Damascus Steel Patterns

Blade Patterns... What is Damascus Steel?

First, lets understand a bit about the forging process. There are essentially 2 ways to shape a blade: Forging and Stock Removal.

What is stock?

Stock or Bar Stock also known as a blank, slug or billet is a form of raw purified metal. Common shapes are round bar (also called rod), rectangular bar and hexagonal (also called a hex bar).

So in (very) simple terms, stock removal is taking a bar of steel and getting rid of the excess which then forms the shape of a blade. there are many ways to remove steel: Machining, Milling, Grinding, Filing, Sawing etc.

When it comes to forging, things get alot more interesting. A forged blade is shaped by heating the steel to between 1800°F-2100°F known as the plastic stage, and then using a hammer or press to work it until its close to its final shape. Refinement is often done on the grinder (like a belt sander), and edges are finished and sharpened on whetstones.
+-------+
EXERCISES TO COMPLETE
A. List every method of removing steel that the passage on Damascus steel names.
B. Extend the passage on Damascus steel, picking up right after its last sentence about whetstones.
+-------+
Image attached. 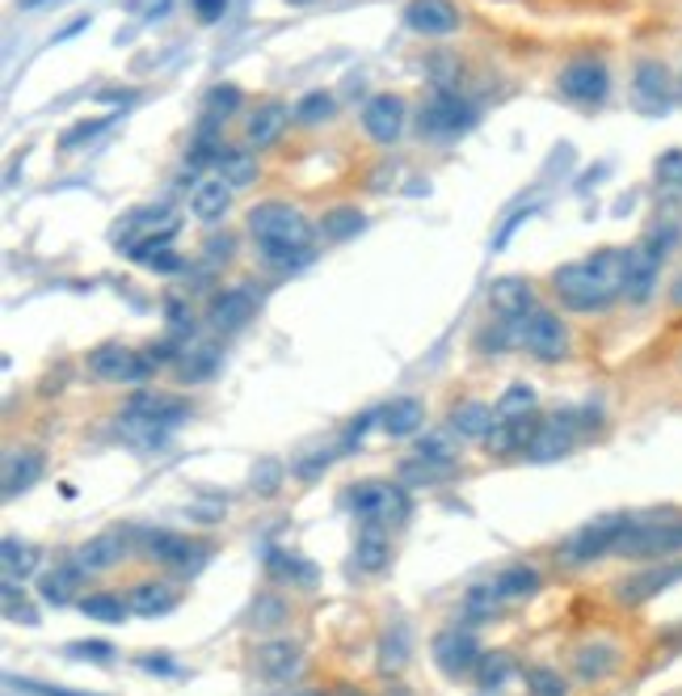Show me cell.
<instances>
[{
	"instance_id": "cell-1",
	"label": "cell",
	"mask_w": 682,
	"mask_h": 696,
	"mask_svg": "<svg viewBox=\"0 0 682 696\" xmlns=\"http://www.w3.org/2000/svg\"><path fill=\"white\" fill-rule=\"evenodd\" d=\"M552 291L569 312H603L624 296V249H603L552 275Z\"/></svg>"
},
{
	"instance_id": "cell-2",
	"label": "cell",
	"mask_w": 682,
	"mask_h": 696,
	"mask_svg": "<svg viewBox=\"0 0 682 696\" xmlns=\"http://www.w3.org/2000/svg\"><path fill=\"white\" fill-rule=\"evenodd\" d=\"M682 553V511H653V515H628V528L615 545L624 561H670Z\"/></svg>"
},
{
	"instance_id": "cell-3",
	"label": "cell",
	"mask_w": 682,
	"mask_h": 696,
	"mask_svg": "<svg viewBox=\"0 0 682 696\" xmlns=\"http://www.w3.org/2000/svg\"><path fill=\"white\" fill-rule=\"evenodd\" d=\"M186 418H190V401L143 388V393H136V397L127 401V409H122V431L131 435V439L152 443V439H161L169 427H177V422H186Z\"/></svg>"
},
{
	"instance_id": "cell-4",
	"label": "cell",
	"mask_w": 682,
	"mask_h": 696,
	"mask_svg": "<svg viewBox=\"0 0 682 696\" xmlns=\"http://www.w3.org/2000/svg\"><path fill=\"white\" fill-rule=\"evenodd\" d=\"M249 233L258 245H312V224L295 203L266 199L249 207Z\"/></svg>"
},
{
	"instance_id": "cell-5",
	"label": "cell",
	"mask_w": 682,
	"mask_h": 696,
	"mask_svg": "<svg viewBox=\"0 0 682 696\" xmlns=\"http://www.w3.org/2000/svg\"><path fill=\"white\" fill-rule=\"evenodd\" d=\"M346 503L362 524L392 528V524L409 520V494H404V485H392V481H358Z\"/></svg>"
},
{
	"instance_id": "cell-6",
	"label": "cell",
	"mask_w": 682,
	"mask_h": 696,
	"mask_svg": "<svg viewBox=\"0 0 682 696\" xmlns=\"http://www.w3.org/2000/svg\"><path fill=\"white\" fill-rule=\"evenodd\" d=\"M156 363L148 360V351H131L122 342H106L89 355V376H97L101 385H143L152 381Z\"/></svg>"
},
{
	"instance_id": "cell-7",
	"label": "cell",
	"mask_w": 682,
	"mask_h": 696,
	"mask_svg": "<svg viewBox=\"0 0 682 696\" xmlns=\"http://www.w3.org/2000/svg\"><path fill=\"white\" fill-rule=\"evenodd\" d=\"M515 338L522 351H531V355L543 363H561L569 355V330L552 309L527 312L515 325Z\"/></svg>"
},
{
	"instance_id": "cell-8",
	"label": "cell",
	"mask_w": 682,
	"mask_h": 696,
	"mask_svg": "<svg viewBox=\"0 0 682 696\" xmlns=\"http://www.w3.org/2000/svg\"><path fill=\"white\" fill-rule=\"evenodd\" d=\"M624 528H628V515H603V520H594V524H586V528H577L569 536L565 549H561V561L565 566H589L598 557H615V545H619Z\"/></svg>"
},
{
	"instance_id": "cell-9",
	"label": "cell",
	"mask_w": 682,
	"mask_h": 696,
	"mask_svg": "<svg viewBox=\"0 0 682 696\" xmlns=\"http://www.w3.org/2000/svg\"><path fill=\"white\" fill-rule=\"evenodd\" d=\"M561 94H565L569 101H577V106H598L603 97L611 94V73H607V64L594 60V55H582V60L565 64V73H561Z\"/></svg>"
},
{
	"instance_id": "cell-10",
	"label": "cell",
	"mask_w": 682,
	"mask_h": 696,
	"mask_svg": "<svg viewBox=\"0 0 682 696\" xmlns=\"http://www.w3.org/2000/svg\"><path fill=\"white\" fill-rule=\"evenodd\" d=\"M480 654H485V650L476 642V633H472V629H459V624H451V629H443V633L434 638V663H439V672L451 675V679L476 672Z\"/></svg>"
},
{
	"instance_id": "cell-11",
	"label": "cell",
	"mask_w": 682,
	"mask_h": 696,
	"mask_svg": "<svg viewBox=\"0 0 682 696\" xmlns=\"http://www.w3.org/2000/svg\"><path fill=\"white\" fill-rule=\"evenodd\" d=\"M472 122H476V110L455 89H439L422 110L425 136H459V131H468Z\"/></svg>"
},
{
	"instance_id": "cell-12",
	"label": "cell",
	"mask_w": 682,
	"mask_h": 696,
	"mask_svg": "<svg viewBox=\"0 0 682 696\" xmlns=\"http://www.w3.org/2000/svg\"><path fill=\"white\" fill-rule=\"evenodd\" d=\"M569 663H573V675H577L582 684H607V679L619 672L624 654H619V646H615V642H603V638H594V642H582V646H573Z\"/></svg>"
},
{
	"instance_id": "cell-13",
	"label": "cell",
	"mask_w": 682,
	"mask_h": 696,
	"mask_svg": "<svg viewBox=\"0 0 682 696\" xmlns=\"http://www.w3.org/2000/svg\"><path fill=\"white\" fill-rule=\"evenodd\" d=\"M253 663H258V672L270 684H291L295 675L304 672V650H300V642H291V638H270V642H261L253 650Z\"/></svg>"
},
{
	"instance_id": "cell-14",
	"label": "cell",
	"mask_w": 682,
	"mask_h": 696,
	"mask_svg": "<svg viewBox=\"0 0 682 696\" xmlns=\"http://www.w3.org/2000/svg\"><path fill=\"white\" fill-rule=\"evenodd\" d=\"M658 275H661V258L649 245H628V249H624V296H628L632 304H645V300L653 296Z\"/></svg>"
},
{
	"instance_id": "cell-15",
	"label": "cell",
	"mask_w": 682,
	"mask_h": 696,
	"mask_svg": "<svg viewBox=\"0 0 682 696\" xmlns=\"http://www.w3.org/2000/svg\"><path fill=\"white\" fill-rule=\"evenodd\" d=\"M540 414L531 409V414H518V418H497L494 435L485 439V448H489V457H527L531 452V443H535V431H540Z\"/></svg>"
},
{
	"instance_id": "cell-16",
	"label": "cell",
	"mask_w": 682,
	"mask_h": 696,
	"mask_svg": "<svg viewBox=\"0 0 682 696\" xmlns=\"http://www.w3.org/2000/svg\"><path fill=\"white\" fill-rule=\"evenodd\" d=\"M362 127L376 144H397V136L404 131V101L397 94H376L362 106Z\"/></svg>"
},
{
	"instance_id": "cell-17",
	"label": "cell",
	"mask_w": 682,
	"mask_h": 696,
	"mask_svg": "<svg viewBox=\"0 0 682 696\" xmlns=\"http://www.w3.org/2000/svg\"><path fill=\"white\" fill-rule=\"evenodd\" d=\"M404 22L425 39H443L459 30V9L451 0H409L404 4Z\"/></svg>"
},
{
	"instance_id": "cell-18",
	"label": "cell",
	"mask_w": 682,
	"mask_h": 696,
	"mask_svg": "<svg viewBox=\"0 0 682 696\" xmlns=\"http://www.w3.org/2000/svg\"><path fill=\"white\" fill-rule=\"evenodd\" d=\"M148 557L161 566H173V570H194L207 557V545L177 536V532H148Z\"/></svg>"
},
{
	"instance_id": "cell-19",
	"label": "cell",
	"mask_w": 682,
	"mask_h": 696,
	"mask_svg": "<svg viewBox=\"0 0 682 696\" xmlns=\"http://www.w3.org/2000/svg\"><path fill=\"white\" fill-rule=\"evenodd\" d=\"M253 317V296L245 288H228V291H215L212 304H207V325L215 334H236L245 330Z\"/></svg>"
},
{
	"instance_id": "cell-20",
	"label": "cell",
	"mask_w": 682,
	"mask_h": 696,
	"mask_svg": "<svg viewBox=\"0 0 682 696\" xmlns=\"http://www.w3.org/2000/svg\"><path fill=\"white\" fill-rule=\"evenodd\" d=\"M632 97L645 115H661L670 106V73L658 60H640L632 73Z\"/></svg>"
},
{
	"instance_id": "cell-21",
	"label": "cell",
	"mask_w": 682,
	"mask_h": 696,
	"mask_svg": "<svg viewBox=\"0 0 682 696\" xmlns=\"http://www.w3.org/2000/svg\"><path fill=\"white\" fill-rule=\"evenodd\" d=\"M127 603H131L136 617H165V612H173L182 603V587L173 578H143V582L131 587Z\"/></svg>"
},
{
	"instance_id": "cell-22",
	"label": "cell",
	"mask_w": 682,
	"mask_h": 696,
	"mask_svg": "<svg viewBox=\"0 0 682 696\" xmlns=\"http://www.w3.org/2000/svg\"><path fill=\"white\" fill-rule=\"evenodd\" d=\"M577 443V418L573 414H552V418H543L540 431H535V443H531V460H556L565 457L569 448Z\"/></svg>"
},
{
	"instance_id": "cell-23",
	"label": "cell",
	"mask_w": 682,
	"mask_h": 696,
	"mask_svg": "<svg viewBox=\"0 0 682 696\" xmlns=\"http://www.w3.org/2000/svg\"><path fill=\"white\" fill-rule=\"evenodd\" d=\"M489 309L497 312V321H522L540 304H535V288L527 279H497L489 288Z\"/></svg>"
},
{
	"instance_id": "cell-24",
	"label": "cell",
	"mask_w": 682,
	"mask_h": 696,
	"mask_svg": "<svg viewBox=\"0 0 682 696\" xmlns=\"http://www.w3.org/2000/svg\"><path fill=\"white\" fill-rule=\"evenodd\" d=\"M43 469H47V460H43L39 448H13V452L4 457V499L25 494L34 481L43 478Z\"/></svg>"
},
{
	"instance_id": "cell-25",
	"label": "cell",
	"mask_w": 682,
	"mask_h": 696,
	"mask_svg": "<svg viewBox=\"0 0 682 696\" xmlns=\"http://www.w3.org/2000/svg\"><path fill=\"white\" fill-rule=\"evenodd\" d=\"M228 207H232V186H228L224 178H203V182L190 191V212H194V219H203V224L224 219Z\"/></svg>"
},
{
	"instance_id": "cell-26",
	"label": "cell",
	"mask_w": 682,
	"mask_h": 696,
	"mask_svg": "<svg viewBox=\"0 0 682 696\" xmlns=\"http://www.w3.org/2000/svg\"><path fill=\"white\" fill-rule=\"evenodd\" d=\"M286 119H291V110H286L283 101H266V106H258V110L249 115V122H245V144L249 148L279 144Z\"/></svg>"
},
{
	"instance_id": "cell-27",
	"label": "cell",
	"mask_w": 682,
	"mask_h": 696,
	"mask_svg": "<svg viewBox=\"0 0 682 696\" xmlns=\"http://www.w3.org/2000/svg\"><path fill=\"white\" fill-rule=\"evenodd\" d=\"M354 561H358V570H367V575H379V570L392 561V536H388L383 524H362V528H358Z\"/></svg>"
},
{
	"instance_id": "cell-28",
	"label": "cell",
	"mask_w": 682,
	"mask_h": 696,
	"mask_svg": "<svg viewBox=\"0 0 682 696\" xmlns=\"http://www.w3.org/2000/svg\"><path fill=\"white\" fill-rule=\"evenodd\" d=\"M679 578H682V566H658V570H645V575L615 582V587H619L615 596L624 603H645V600H653L658 591H665V587H674Z\"/></svg>"
},
{
	"instance_id": "cell-29",
	"label": "cell",
	"mask_w": 682,
	"mask_h": 696,
	"mask_svg": "<svg viewBox=\"0 0 682 696\" xmlns=\"http://www.w3.org/2000/svg\"><path fill=\"white\" fill-rule=\"evenodd\" d=\"M85 570H80V566H76V561H59V566H55V570H47V575L39 578V600L43 603H55V608H64V603H72L76 600V587H80V582H85Z\"/></svg>"
},
{
	"instance_id": "cell-30",
	"label": "cell",
	"mask_w": 682,
	"mask_h": 696,
	"mask_svg": "<svg viewBox=\"0 0 682 696\" xmlns=\"http://www.w3.org/2000/svg\"><path fill=\"white\" fill-rule=\"evenodd\" d=\"M266 570H270V578L291 582V587H300V591H316V566H312V561H304L300 553L266 549Z\"/></svg>"
},
{
	"instance_id": "cell-31",
	"label": "cell",
	"mask_w": 682,
	"mask_h": 696,
	"mask_svg": "<svg viewBox=\"0 0 682 696\" xmlns=\"http://www.w3.org/2000/svg\"><path fill=\"white\" fill-rule=\"evenodd\" d=\"M497 427V409L485 401H459L451 409V431L459 439H489Z\"/></svg>"
},
{
	"instance_id": "cell-32",
	"label": "cell",
	"mask_w": 682,
	"mask_h": 696,
	"mask_svg": "<svg viewBox=\"0 0 682 696\" xmlns=\"http://www.w3.org/2000/svg\"><path fill=\"white\" fill-rule=\"evenodd\" d=\"M215 178H224L232 191L249 186V182L258 178V161H253V152H249V148L219 144V152H215Z\"/></svg>"
},
{
	"instance_id": "cell-33",
	"label": "cell",
	"mask_w": 682,
	"mask_h": 696,
	"mask_svg": "<svg viewBox=\"0 0 682 696\" xmlns=\"http://www.w3.org/2000/svg\"><path fill=\"white\" fill-rule=\"evenodd\" d=\"M494 591L501 596V603L531 600V596L540 591V570L527 566V561H515V566H506V570L494 578Z\"/></svg>"
},
{
	"instance_id": "cell-34",
	"label": "cell",
	"mask_w": 682,
	"mask_h": 696,
	"mask_svg": "<svg viewBox=\"0 0 682 696\" xmlns=\"http://www.w3.org/2000/svg\"><path fill=\"white\" fill-rule=\"evenodd\" d=\"M422 422H425V406L418 397H397V401H388V406L379 409V427L392 435V439L413 435Z\"/></svg>"
},
{
	"instance_id": "cell-35",
	"label": "cell",
	"mask_w": 682,
	"mask_h": 696,
	"mask_svg": "<svg viewBox=\"0 0 682 696\" xmlns=\"http://www.w3.org/2000/svg\"><path fill=\"white\" fill-rule=\"evenodd\" d=\"M72 561H76L85 575L110 570V566L122 561V536H97V540H85L80 549L72 553Z\"/></svg>"
},
{
	"instance_id": "cell-36",
	"label": "cell",
	"mask_w": 682,
	"mask_h": 696,
	"mask_svg": "<svg viewBox=\"0 0 682 696\" xmlns=\"http://www.w3.org/2000/svg\"><path fill=\"white\" fill-rule=\"evenodd\" d=\"M173 367H177V376H182L186 385H198V381H207L215 367H219V351H215L212 342H198L194 351L186 346V351L177 355V363H173Z\"/></svg>"
},
{
	"instance_id": "cell-37",
	"label": "cell",
	"mask_w": 682,
	"mask_h": 696,
	"mask_svg": "<svg viewBox=\"0 0 682 696\" xmlns=\"http://www.w3.org/2000/svg\"><path fill=\"white\" fill-rule=\"evenodd\" d=\"M80 612H85L89 621L122 624L127 612H131V603L122 600V596H110V591H94V596H80Z\"/></svg>"
},
{
	"instance_id": "cell-38",
	"label": "cell",
	"mask_w": 682,
	"mask_h": 696,
	"mask_svg": "<svg viewBox=\"0 0 682 696\" xmlns=\"http://www.w3.org/2000/svg\"><path fill=\"white\" fill-rule=\"evenodd\" d=\"M409 629L404 624H392L383 638H379V672L397 675L404 663H409Z\"/></svg>"
},
{
	"instance_id": "cell-39",
	"label": "cell",
	"mask_w": 682,
	"mask_h": 696,
	"mask_svg": "<svg viewBox=\"0 0 682 696\" xmlns=\"http://www.w3.org/2000/svg\"><path fill=\"white\" fill-rule=\"evenodd\" d=\"M312 245H258V258L270 270H300V266L312 263Z\"/></svg>"
},
{
	"instance_id": "cell-40",
	"label": "cell",
	"mask_w": 682,
	"mask_h": 696,
	"mask_svg": "<svg viewBox=\"0 0 682 696\" xmlns=\"http://www.w3.org/2000/svg\"><path fill=\"white\" fill-rule=\"evenodd\" d=\"M522 684H527L531 696H569V679L556 667H548V663H531L522 672Z\"/></svg>"
},
{
	"instance_id": "cell-41",
	"label": "cell",
	"mask_w": 682,
	"mask_h": 696,
	"mask_svg": "<svg viewBox=\"0 0 682 696\" xmlns=\"http://www.w3.org/2000/svg\"><path fill=\"white\" fill-rule=\"evenodd\" d=\"M497 603H501V596L494 591V582H476L468 596H464V621L468 624L494 621Z\"/></svg>"
},
{
	"instance_id": "cell-42",
	"label": "cell",
	"mask_w": 682,
	"mask_h": 696,
	"mask_svg": "<svg viewBox=\"0 0 682 696\" xmlns=\"http://www.w3.org/2000/svg\"><path fill=\"white\" fill-rule=\"evenodd\" d=\"M354 233H362V212L358 207H333L329 216L321 219V237L325 240H350Z\"/></svg>"
},
{
	"instance_id": "cell-43",
	"label": "cell",
	"mask_w": 682,
	"mask_h": 696,
	"mask_svg": "<svg viewBox=\"0 0 682 696\" xmlns=\"http://www.w3.org/2000/svg\"><path fill=\"white\" fill-rule=\"evenodd\" d=\"M0 561H4V578H30L34 575V566H39V553H34V545H22V540H4L0 545Z\"/></svg>"
},
{
	"instance_id": "cell-44",
	"label": "cell",
	"mask_w": 682,
	"mask_h": 696,
	"mask_svg": "<svg viewBox=\"0 0 682 696\" xmlns=\"http://www.w3.org/2000/svg\"><path fill=\"white\" fill-rule=\"evenodd\" d=\"M413 457L422 460V464H430V469H439V473H447L451 464H455V448H451L447 435H425V439H418Z\"/></svg>"
},
{
	"instance_id": "cell-45",
	"label": "cell",
	"mask_w": 682,
	"mask_h": 696,
	"mask_svg": "<svg viewBox=\"0 0 682 696\" xmlns=\"http://www.w3.org/2000/svg\"><path fill=\"white\" fill-rule=\"evenodd\" d=\"M286 617H291V608H286V600L274 596V591L258 596V603L249 608V624H253V629H279Z\"/></svg>"
},
{
	"instance_id": "cell-46",
	"label": "cell",
	"mask_w": 682,
	"mask_h": 696,
	"mask_svg": "<svg viewBox=\"0 0 682 696\" xmlns=\"http://www.w3.org/2000/svg\"><path fill=\"white\" fill-rule=\"evenodd\" d=\"M510 672H515V663H510L506 650H489V654H480V663H476L480 688H501V684L510 679Z\"/></svg>"
},
{
	"instance_id": "cell-47",
	"label": "cell",
	"mask_w": 682,
	"mask_h": 696,
	"mask_svg": "<svg viewBox=\"0 0 682 696\" xmlns=\"http://www.w3.org/2000/svg\"><path fill=\"white\" fill-rule=\"evenodd\" d=\"M333 115V97L325 89H312L295 101V122H304V127H316V122H325Z\"/></svg>"
},
{
	"instance_id": "cell-48",
	"label": "cell",
	"mask_w": 682,
	"mask_h": 696,
	"mask_svg": "<svg viewBox=\"0 0 682 696\" xmlns=\"http://www.w3.org/2000/svg\"><path fill=\"white\" fill-rule=\"evenodd\" d=\"M497 418H518V414H531L535 409V388L527 385H510L501 397H497Z\"/></svg>"
},
{
	"instance_id": "cell-49",
	"label": "cell",
	"mask_w": 682,
	"mask_h": 696,
	"mask_svg": "<svg viewBox=\"0 0 682 696\" xmlns=\"http://www.w3.org/2000/svg\"><path fill=\"white\" fill-rule=\"evenodd\" d=\"M106 115H101V119H80L76 122V127H72V131H64V140H59V148H76V144H85V140H94L97 131H101V127H106Z\"/></svg>"
},
{
	"instance_id": "cell-50",
	"label": "cell",
	"mask_w": 682,
	"mask_h": 696,
	"mask_svg": "<svg viewBox=\"0 0 682 696\" xmlns=\"http://www.w3.org/2000/svg\"><path fill=\"white\" fill-rule=\"evenodd\" d=\"M207 101H212V115L224 119V115H232L236 106H240V89H236V85H215Z\"/></svg>"
},
{
	"instance_id": "cell-51",
	"label": "cell",
	"mask_w": 682,
	"mask_h": 696,
	"mask_svg": "<svg viewBox=\"0 0 682 696\" xmlns=\"http://www.w3.org/2000/svg\"><path fill=\"white\" fill-rule=\"evenodd\" d=\"M658 182L661 186H679L682 191V152H665L658 161Z\"/></svg>"
},
{
	"instance_id": "cell-52",
	"label": "cell",
	"mask_w": 682,
	"mask_h": 696,
	"mask_svg": "<svg viewBox=\"0 0 682 696\" xmlns=\"http://www.w3.org/2000/svg\"><path fill=\"white\" fill-rule=\"evenodd\" d=\"M376 418L379 414H358L350 427H346V435H342V448H337V452H350L354 443H362V435L371 431V422H376Z\"/></svg>"
},
{
	"instance_id": "cell-53",
	"label": "cell",
	"mask_w": 682,
	"mask_h": 696,
	"mask_svg": "<svg viewBox=\"0 0 682 696\" xmlns=\"http://www.w3.org/2000/svg\"><path fill=\"white\" fill-rule=\"evenodd\" d=\"M68 654H76V658H94V663H106V658L115 654V646H106V642H72Z\"/></svg>"
},
{
	"instance_id": "cell-54",
	"label": "cell",
	"mask_w": 682,
	"mask_h": 696,
	"mask_svg": "<svg viewBox=\"0 0 682 696\" xmlns=\"http://www.w3.org/2000/svg\"><path fill=\"white\" fill-rule=\"evenodd\" d=\"M279 478H283V469H279L274 460H266V464H261V478L253 473V490H261V494H274V490H279Z\"/></svg>"
},
{
	"instance_id": "cell-55",
	"label": "cell",
	"mask_w": 682,
	"mask_h": 696,
	"mask_svg": "<svg viewBox=\"0 0 682 696\" xmlns=\"http://www.w3.org/2000/svg\"><path fill=\"white\" fill-rule=\"evenodd\" d=\"M194 4V13L203 18V22H215V18H224V9H228V0H190Z\"/></svg>"
},
{
	"instance_id": "cell-56",
	"label": "cell",
	"mask_w": 682,
	"mask_h": 696,
	"mask_svg": "<svg viewBox=\"0 0 682 696\" xmlns=\"http://www.w3.org/2000/svg\"><path fill=\"white\" fill-rule=\"evenodd\" d=\"M207 258H212V263H228V258H232V237L207 240Z\"/></svg>"
},
{
	"instance_id": "cell-57",
	"label": "cell",
	"mask_w": 682,
	"mask_h": 696,
	"mask_svg": "<svg viewBox=\"0 0 682 696\" xmlns=\"http://www.w3.org/2000/svg\"><path fill=\"white\" fill-rule=\"evenodd\" d=\"M148 266H152V270H165V275H169V270H177V266H182V258H177V254H169V249H165L161 258H152Z\"/></svg>"
},
{
	"instance_id": "cell-58",
	"label": "cell",
	"mask_w": 682,
	"mask_h": 696,
	"mask_svg": "<svg viewBox=\"0 0 682 696\" xmlns=\"http://www.w3.org/2000/svg\"><path fill=\"white\" fill-rule=\"evenodd\" d=\"M140 667H148V672H173V663H165V658H140Z\"/></svg>"
},
{
	"instance_id": "cell-59",
	"label": "cell",
	"mask_w": 682,
	"mask_h": 696,
	"mask_svg": "<svg viewBox=\"0 0 682 696\" xmlns=\"http://www.w3.org/2000/svg\"><path fill=\"white\" fill-rule=\"evenodd\" d=\"M383 696H413V693H409L404 684H392V688H383Z\"/></svg>"
},
{
	"instance_id": "cell-60",
	"label": "cell",
	"mask_w": 682,
	"mask_h": 696,
	"mask_svg": "<svg viewBox=\"0 0 682 696\" xmlns=\"http://www.w3.org/2000/svg\"><path fill=\"white\" fill-rule=\"evenodd\" d=\"M670 300H674V304H679V309H682V279H679V283H674V288H670Z\"/></svg>"
},
{
	"instance_id": "cell-61",
	"label": "cell",
	"mask_w": 682,
	"mask_h": 696,
	"mask_svg": "<svg viewBox=\"0 0 682 696\" xmlns=\"http://www.w3.org/2000/svg\"><path fill=\"white\" fill-rule=\"evenodd\" d=\"M295 696H325V693H316V688H300Z\"/></svg>"
},
{
	"instance_id": "cell-62",
	"label": "cell",
	"mask_w": 682,
	"mask_h": 696,
	"mask_svg": "<svg viewBox=\"0 0 682 696\" xmlns=\"http://www.w3.org/2000/svg\"><path fill=\"white\" fill-rule=\"evenodd\" d=\"M18 4H22V9H34V4H43V0H18Z\"/></svg>"
},
{
	"instance_id": "cell-63",
	"label": "cell",
	"mask_w": 682,
	"mask_h": 696,
	"mask_svg": "<svg viewBox=\"0 0 682 696\" xmlns=\"http://www.w3.org/2000/svg\"><path fill=\"white\" fill-rule=\"evenodd\" d=\"M291 4H304V0H291Z\"/></svg>"
}]
</instances>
+-------+
RESPONSES TO THE EXERCISE
A. Machining, Milling, Grinding, Filing, Sawing

B.
Ok, Damascus. There are many theories on its origin, contentious ones at that. but for brevity sake, common explanations are that the steel is named after the city Damascus, Capital of Syria. Wootz Steel introduced there came from Southern India and Sri Lanka. Some interesting reading can be found on "Crucible Steel" and Wootz Steel. Dating back to the 1st Millenium BC. I'll do another blog on the actual manufacturing process.

Back to Patterns!

Metallurgy and Chemistry form the basis here.As an example, Various Steel types are welded together to form a billet. a very common combination is 1095 and 15N20. Heated then folded or twisted, sandwiched etc. each technique resulting in a layered (sometimes into the hundreds of layers) blade. Its tempered, quenched and etched in acid. I know this is a very over simplified example - and i will do another more detailed write up on this - but we are talking about patterns!)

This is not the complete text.